> **YOUR GOAL**
Every entry needs to be repeated exactly, with nothing left out.

(Collected data entries)
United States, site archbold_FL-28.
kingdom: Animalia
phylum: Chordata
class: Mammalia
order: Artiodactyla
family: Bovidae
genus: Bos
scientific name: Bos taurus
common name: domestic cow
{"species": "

> **ANSWER SPACE**
United States, site archbold_FL-28.
kingdom: Animalia
phylum: Chordata
class: Mammalia
order: Artiodactyla
family: Bovidae
genus: Bos
scientific name: Bos taurus
common name: domestic cow
{"species": "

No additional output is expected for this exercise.